These four test vehicles are pretty fair representatives of a mixed breed called "luxury performance sedans." About all they have in common is that classification, their level of performance, and their prices, which are all in the same ballpark. Two of them-the Audi A8L 4.2 Quattro and the Mercedes-Benz S430 4Matic-have all-wheel drive. Two of them-the Audi A8L and the Jaguar XJ8-have body structures consisting largely of aluminum. One of them-the BMW 745Li-boasts a mind-boggling number of controls and menu options. These cars are as different from one another as they are different from the Lexus LS430 and the Cadillac DeVille DTS, which were not included in our deliberations.
There isn't much evidence that America is weeping and rending its garments for want of luxury performance sedans. One could argue that most Americans would opt for a Lexus if they could afford one, or for the Lincoln Town Car, which defines luxury for Mercury owners and promgoers. Nonetheless, BMW, with its very comprehensive portfolio of luxury performance sedans, has nudged all of the other luxury-car manufacturers emphatically in that direction. Even Rolls-Royce now offers the Phantom, a sedan that can crank off 0-to-60-mph times in the neighborhood of five seconds.

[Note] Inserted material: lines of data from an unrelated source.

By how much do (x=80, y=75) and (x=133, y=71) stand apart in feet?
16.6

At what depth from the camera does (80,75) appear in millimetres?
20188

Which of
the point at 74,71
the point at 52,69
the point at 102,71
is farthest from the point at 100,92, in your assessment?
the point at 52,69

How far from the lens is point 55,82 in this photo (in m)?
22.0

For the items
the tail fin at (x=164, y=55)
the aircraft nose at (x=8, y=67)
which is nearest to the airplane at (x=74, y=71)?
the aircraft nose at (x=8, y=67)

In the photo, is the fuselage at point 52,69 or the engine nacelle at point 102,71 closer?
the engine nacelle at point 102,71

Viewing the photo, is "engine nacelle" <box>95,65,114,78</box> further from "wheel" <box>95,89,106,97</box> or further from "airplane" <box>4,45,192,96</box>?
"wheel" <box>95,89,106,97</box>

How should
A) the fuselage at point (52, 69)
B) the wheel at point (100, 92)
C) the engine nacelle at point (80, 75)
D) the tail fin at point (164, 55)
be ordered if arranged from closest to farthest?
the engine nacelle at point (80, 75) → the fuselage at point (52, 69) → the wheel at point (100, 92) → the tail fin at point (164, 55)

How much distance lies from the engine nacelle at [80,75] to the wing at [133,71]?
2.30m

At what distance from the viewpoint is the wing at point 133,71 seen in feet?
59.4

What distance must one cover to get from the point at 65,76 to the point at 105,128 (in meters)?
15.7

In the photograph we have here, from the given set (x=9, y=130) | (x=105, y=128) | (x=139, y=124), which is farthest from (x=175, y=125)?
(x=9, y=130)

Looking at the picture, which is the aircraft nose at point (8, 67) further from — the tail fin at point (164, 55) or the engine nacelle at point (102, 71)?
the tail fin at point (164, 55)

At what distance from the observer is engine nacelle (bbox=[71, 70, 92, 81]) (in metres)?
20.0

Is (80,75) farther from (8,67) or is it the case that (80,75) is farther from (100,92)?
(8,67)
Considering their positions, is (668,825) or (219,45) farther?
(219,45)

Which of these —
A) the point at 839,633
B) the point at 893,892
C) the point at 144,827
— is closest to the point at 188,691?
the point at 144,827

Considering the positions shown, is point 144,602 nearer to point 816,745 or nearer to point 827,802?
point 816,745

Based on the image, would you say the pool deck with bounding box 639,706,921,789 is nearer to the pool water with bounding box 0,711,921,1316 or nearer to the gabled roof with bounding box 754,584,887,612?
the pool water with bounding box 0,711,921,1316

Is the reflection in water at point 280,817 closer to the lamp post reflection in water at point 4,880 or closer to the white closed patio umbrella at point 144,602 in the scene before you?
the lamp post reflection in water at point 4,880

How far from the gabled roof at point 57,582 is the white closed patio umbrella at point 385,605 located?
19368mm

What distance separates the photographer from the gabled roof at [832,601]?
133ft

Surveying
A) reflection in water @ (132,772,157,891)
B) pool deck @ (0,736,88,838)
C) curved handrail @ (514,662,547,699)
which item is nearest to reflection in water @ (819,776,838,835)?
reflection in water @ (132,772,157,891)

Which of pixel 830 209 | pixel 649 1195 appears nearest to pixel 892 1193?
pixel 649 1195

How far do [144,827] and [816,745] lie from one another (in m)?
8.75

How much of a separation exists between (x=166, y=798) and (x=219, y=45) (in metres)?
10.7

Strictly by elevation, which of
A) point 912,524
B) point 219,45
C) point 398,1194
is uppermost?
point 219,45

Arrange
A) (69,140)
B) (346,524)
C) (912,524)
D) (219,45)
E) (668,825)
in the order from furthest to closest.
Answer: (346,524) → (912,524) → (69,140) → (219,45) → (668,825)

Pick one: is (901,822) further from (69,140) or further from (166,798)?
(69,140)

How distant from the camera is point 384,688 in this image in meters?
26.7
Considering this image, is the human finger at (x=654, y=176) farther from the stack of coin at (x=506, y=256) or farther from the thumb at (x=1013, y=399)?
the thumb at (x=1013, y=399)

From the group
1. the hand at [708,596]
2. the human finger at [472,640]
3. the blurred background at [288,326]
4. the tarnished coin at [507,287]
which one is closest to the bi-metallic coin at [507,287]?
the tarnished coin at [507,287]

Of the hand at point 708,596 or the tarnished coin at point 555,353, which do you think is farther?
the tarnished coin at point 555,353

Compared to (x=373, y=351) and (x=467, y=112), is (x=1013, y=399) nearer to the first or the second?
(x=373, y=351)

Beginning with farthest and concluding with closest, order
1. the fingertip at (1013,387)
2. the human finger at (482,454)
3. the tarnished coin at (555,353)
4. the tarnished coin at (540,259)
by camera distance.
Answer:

These are intensely lovable cars, particularly for the enthusiast. They are fast and sure-footed, and any drivers worth their salt would check all the "Very Good" or "Excellent" boxes on their road reports after driving them through the mountains of Tennessee, as we did. Whether they really answer a crying need among all those people who have worked their way up to the luxury-car class and just want a nicer, quieter ride to work remains to be seen. But this single, central fact remains: Each of these four cars is superb in its own way. They have idiosyncrasies of technology, style, and national origin, but they are no-kidding-folks grown-up automobiles, and they came to play.
Audi A8L Quattro
Referring to the Audi A8L, one member of our test team said, "If we look at the history of Audi's attempts to take on the Mercedes S-class and the BMW 7-series, it's clear that the third time is the charm." This Audi A8 is head and shoulders above the previous attempts. If the car has a flaw, it would be the way in which it distances itself from its driver. There is no feeling of involvement, no sense of becoming one with the machine. It is terrifically fast, behaves flawlessly on mountain roads, and exudes competence from every pore of its beautifully crafted leather interior, but it doesn't really seem to care much whether you love it or not. It's there to do its job. It seems to say, "I'm very sophisticated and totally up-to-date, and you're not."
In terms of pure over-the-road behavior, the BMW 7-series has a slight but significant edge, mainly as a result of the BMW's superior steering and rear-wheel-drive configuration, but the Audi's adaptive suspension provides an ideal blend of compliance and firmness. When we finally got behind the wheel on a twisty road, the A8L handled the ever-changing curves better than its smaller and supposedly sportier sibling, the RS6, which tends toward too much understeer. In fact, Audi's most luxurious car, the A8L, is now the marque's second-sportiest car, just behind the RS6. The A8's V-8 engine produces 330 horsepower and makes no attempt to cloak that power with refinement. The six-speed automatic transmission is brilliant, although its manu-matic shift gate is fussy and complex in operation and, truth to tell, not as nice in use as the full-automatic mode, which matches revs on downshifts, shifting for an instant to neutral, blipping the throttle, then selecting the lower gear just as a sequential-manual gearbox does. It is all perfectly seamless. The engine's power delivery is such that you could probably deal with most winding roads by leaving it in third, but the very sensitive shift-mapping in full automatic makes even that unnecessary.
The Audi was ranked number one by 50 percent of our four-man test team.